In previous studies, Amjad N. Kanj, MD, a pulmonologist at Mayo Clinic in Rochester, Minnesota, and colleagues found that the expansion of Candida albicans and other dysbiosis-associated commensal fungi in the gut of mice enhanced asthma severity.
“Could it be that in select patients with uncontrolled asthma, intestinal fungal dysbiosis was a driver of their disease?” Kanj said during a presentation at CHEST Annual Meeting. “Our hypothesis was that intestinal fungal dysbiosis was associated with a lower Asthma Control Test (ACT) score and at least one asthma-related hospital use in the last year.”

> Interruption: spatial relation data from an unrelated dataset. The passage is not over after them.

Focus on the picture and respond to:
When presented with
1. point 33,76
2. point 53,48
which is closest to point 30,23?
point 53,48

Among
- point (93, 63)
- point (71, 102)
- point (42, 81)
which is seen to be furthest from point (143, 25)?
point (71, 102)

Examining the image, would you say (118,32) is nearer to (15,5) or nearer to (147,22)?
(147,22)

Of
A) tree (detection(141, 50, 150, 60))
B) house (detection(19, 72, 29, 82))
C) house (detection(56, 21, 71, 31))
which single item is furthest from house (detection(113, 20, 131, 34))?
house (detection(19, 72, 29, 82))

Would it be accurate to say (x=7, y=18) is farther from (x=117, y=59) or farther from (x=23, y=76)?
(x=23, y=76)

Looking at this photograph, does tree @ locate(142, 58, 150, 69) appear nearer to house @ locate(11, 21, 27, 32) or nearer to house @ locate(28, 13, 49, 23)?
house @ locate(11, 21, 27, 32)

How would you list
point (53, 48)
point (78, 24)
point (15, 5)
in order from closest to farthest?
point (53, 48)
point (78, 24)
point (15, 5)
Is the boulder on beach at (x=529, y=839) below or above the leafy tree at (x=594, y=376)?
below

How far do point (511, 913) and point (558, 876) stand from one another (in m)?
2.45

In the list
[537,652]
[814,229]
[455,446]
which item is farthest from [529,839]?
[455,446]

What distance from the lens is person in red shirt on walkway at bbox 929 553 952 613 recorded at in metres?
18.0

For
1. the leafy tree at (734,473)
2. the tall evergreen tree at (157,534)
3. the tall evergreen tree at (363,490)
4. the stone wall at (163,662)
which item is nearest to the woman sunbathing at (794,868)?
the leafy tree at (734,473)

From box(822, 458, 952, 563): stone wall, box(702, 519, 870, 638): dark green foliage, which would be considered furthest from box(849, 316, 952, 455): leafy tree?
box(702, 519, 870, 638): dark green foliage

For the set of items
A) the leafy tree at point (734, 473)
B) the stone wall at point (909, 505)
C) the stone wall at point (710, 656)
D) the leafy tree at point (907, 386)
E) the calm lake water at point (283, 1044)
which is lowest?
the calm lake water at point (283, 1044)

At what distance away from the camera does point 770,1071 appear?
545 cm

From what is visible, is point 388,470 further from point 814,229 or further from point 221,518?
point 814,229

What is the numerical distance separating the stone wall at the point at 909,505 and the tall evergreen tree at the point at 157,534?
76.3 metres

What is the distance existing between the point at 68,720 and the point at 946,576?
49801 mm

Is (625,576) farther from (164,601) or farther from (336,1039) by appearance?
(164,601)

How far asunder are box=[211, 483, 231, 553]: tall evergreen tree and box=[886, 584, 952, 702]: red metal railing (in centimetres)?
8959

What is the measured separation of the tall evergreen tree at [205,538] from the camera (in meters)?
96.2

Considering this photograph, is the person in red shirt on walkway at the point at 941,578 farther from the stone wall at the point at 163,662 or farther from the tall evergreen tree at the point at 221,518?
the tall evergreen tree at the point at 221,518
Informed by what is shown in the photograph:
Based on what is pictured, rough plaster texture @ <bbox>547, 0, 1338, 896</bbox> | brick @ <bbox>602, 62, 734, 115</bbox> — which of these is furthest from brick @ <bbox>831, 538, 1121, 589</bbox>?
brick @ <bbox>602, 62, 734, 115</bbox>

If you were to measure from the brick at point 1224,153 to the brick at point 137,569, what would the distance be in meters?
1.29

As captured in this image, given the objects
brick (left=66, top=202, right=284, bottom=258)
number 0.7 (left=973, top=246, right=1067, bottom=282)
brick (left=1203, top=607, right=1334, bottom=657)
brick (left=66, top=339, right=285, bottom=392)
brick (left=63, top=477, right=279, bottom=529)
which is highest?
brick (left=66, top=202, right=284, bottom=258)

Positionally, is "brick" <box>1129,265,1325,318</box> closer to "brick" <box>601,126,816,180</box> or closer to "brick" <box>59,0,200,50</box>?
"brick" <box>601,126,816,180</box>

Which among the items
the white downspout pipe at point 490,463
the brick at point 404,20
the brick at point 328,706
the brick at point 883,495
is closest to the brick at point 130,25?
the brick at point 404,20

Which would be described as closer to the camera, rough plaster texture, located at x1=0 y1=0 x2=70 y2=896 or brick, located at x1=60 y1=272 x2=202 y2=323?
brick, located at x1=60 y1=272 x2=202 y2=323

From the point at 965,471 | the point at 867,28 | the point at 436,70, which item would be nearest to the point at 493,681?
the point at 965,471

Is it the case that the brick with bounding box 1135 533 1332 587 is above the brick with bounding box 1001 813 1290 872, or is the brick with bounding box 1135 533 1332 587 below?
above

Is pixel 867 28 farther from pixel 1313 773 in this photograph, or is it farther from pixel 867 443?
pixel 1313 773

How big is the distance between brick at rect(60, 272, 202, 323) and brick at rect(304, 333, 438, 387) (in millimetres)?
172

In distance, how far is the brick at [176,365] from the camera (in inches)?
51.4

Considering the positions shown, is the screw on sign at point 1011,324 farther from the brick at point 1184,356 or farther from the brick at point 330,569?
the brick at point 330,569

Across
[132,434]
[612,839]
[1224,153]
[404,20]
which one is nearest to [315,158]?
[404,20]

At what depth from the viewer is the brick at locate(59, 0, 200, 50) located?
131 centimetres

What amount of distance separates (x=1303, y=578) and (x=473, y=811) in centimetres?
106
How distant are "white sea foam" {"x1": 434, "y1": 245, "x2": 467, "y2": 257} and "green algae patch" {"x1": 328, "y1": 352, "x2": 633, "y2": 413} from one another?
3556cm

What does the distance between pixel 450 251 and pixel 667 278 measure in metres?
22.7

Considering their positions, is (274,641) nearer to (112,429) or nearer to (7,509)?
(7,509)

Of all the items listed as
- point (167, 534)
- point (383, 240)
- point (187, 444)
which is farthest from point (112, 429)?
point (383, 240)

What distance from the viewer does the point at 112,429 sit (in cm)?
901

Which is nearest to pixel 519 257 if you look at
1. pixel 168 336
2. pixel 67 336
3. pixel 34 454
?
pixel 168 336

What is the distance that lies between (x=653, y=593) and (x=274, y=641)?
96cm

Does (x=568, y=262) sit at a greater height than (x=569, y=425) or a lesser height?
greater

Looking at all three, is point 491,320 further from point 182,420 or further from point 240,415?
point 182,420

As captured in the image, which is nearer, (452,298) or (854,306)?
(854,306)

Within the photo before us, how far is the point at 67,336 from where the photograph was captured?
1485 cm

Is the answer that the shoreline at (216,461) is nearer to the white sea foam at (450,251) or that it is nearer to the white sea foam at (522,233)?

Conducted between November 2020 and January 2022, the pilot study recruited 23 adults with asthma (median age, 59 years; interquartile range [IQR], 45-70 years; 74% women; 86% white; 74% never smokers) who completed a questionnaire and provided a stool sample. Also, they had a median ACT score of 17 (IQR, 15-19).
These patients had not used any antimicrobials or systemic glucocorticoids in the previous 30 days, although in the previous year, 57% had received antibiotics, 35% had ingested probiotics, 65% had received systemic glucocorticoids for asthma and 35% had at least one hospitalization or ED visit related to asthma.
“Median blood eosinophil count was 0.3, and our median FEV1 was 90% predicted,” Kanj said. “Most patients had a negative chest X-ray.”
The researchers extracted and measured the fungal and bacterial DNA in the stool samples and found a median fungal-to-bacterial DNA ratio of 1.9 x 10–4 (IQR, 0.5-13.7).
Upon analysis, the researchers did not find any association between intestinal fungal dysbiosis and FEV1, total serum IgE, blood eosinophil count, exhaled oral nitric oxide or ACT score at the time of the stool collection.
The researchers also did not find any statistically significant associations between fungal dysbiosis and any use of antibiotics, probiotics or systemic glucocorticoids in the previous year.
However, patients who had at least one hospitalization or ED visit had a significantly higher median fungal-to-bacterial DNA ratio than those patients who were not hospitalized or who did not visit the ED (19.6 x 10–4 vs. 0.9 x 10–4; P = .005).
“This association seemed to be independent of systemic antibiotic use in the last year, independent of systemic glucocorticoid use in the last year and independent of microorganisms use in the last year,” Kanj said.
Noting that many fungi that have an impact on asthma are part of the intestinal fungal microbiota, the researchers said that changes to the fungal microbiota of the gut can alter immune function in the lungs.
The researchers also said that further understanding of the role that intestinal dysbiosis plays in asthma could be helpful in identifying new mechanisms of disease severity as well as therapeutic targets for patients who have uncontrolled asthma.
“We hope that this study or future studies looking at this would help us understand the role of intestinal dysbiosis in asthma and help identify new mechanisms of disease severity in asthma patients,” Kanj said, “and also maybe answer the question of why some patients respond differently to events.”